As reported by MIT Technology Review: Smartphone camera apps could soon do more than just capture images.
Software integrated with a new line of smartphone chips will be capable
of recognizing, say, a cat or city skyline in a photo, and tagging
pictures of your friends with their names.
The
chip maker Qualcomm announced last week that it will bundle the
software with its next major chip for mobile devices. The technology,
which Qualcomm calls Zeroth, could make sophisticated machine learning
more common on mobile devices. As well as processing images, the Zeroth
software is designed to allow phones to recognize speech or other
sounds, and to learn to spot patterns of activity from a device’s
sensors.
The
technology uses an approach to machine learning known as deep learning
that has led to recent advances in speech and object recognition, as
well as software able to play Atari games with superhuman skill (see “Google’s Intelligence Designer”).
Deep learning software is loosely modeled on some features of brains.

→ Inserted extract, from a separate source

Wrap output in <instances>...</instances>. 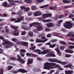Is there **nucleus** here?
Listing matches in <instances>:
<instances>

It can be trained to recognize certain objects in images by processing
many example photos through a network of artificial “neurons” arranged
into hierarchical layers.
Tim
Leland, a vice president of product management with Qualcomm, says the
company plans to work with partners to build apps to make use of the new
capabilities. He wouldn’t say exactly what those apps might do, but
Qualcomm’s demonstrations of the technology have so far focused mostly
on enhancing the features of camera apps. Last week at the Mobile World
Congress event in Barcelona, where Zeroth was announced, Qualcomm showed
it powering a camera app that could recognize faces it had seen before,
and detect different types of photo scenes.
The
Zeroth software is being developed to launch with Qualcomm’s Snapdragon
820 processor, which will enter production later this year. The chip
and the Zeroth software are also aimed at manufacturers of drones and
robots.
Normally an app has to send data out over the Internet to a powerful server in order to perform such tricks (see “10 Breakthrough Technologies 2013: Deep Learning”).
By doing such computation on the phone itself, the software should be
better at interpreting data from location and motion sensors on a
device, Leland says. He predicts that one of the first applications of
Zeroth will be extending the battery life of devices by tracking the way
a person uses a phone and learning when it could power down to save
energy without affecting the user experience.
Qualcomm
is also experimenting with chips that have physical networks of
“neurons” made from silicon that communicate with spiking electrical
signals (see “Qualcomm to Build Neuro-Inspired Chips”).
That might give devices more powerful learning abilities, but it would
mean they’d work much differently than today’s devices do.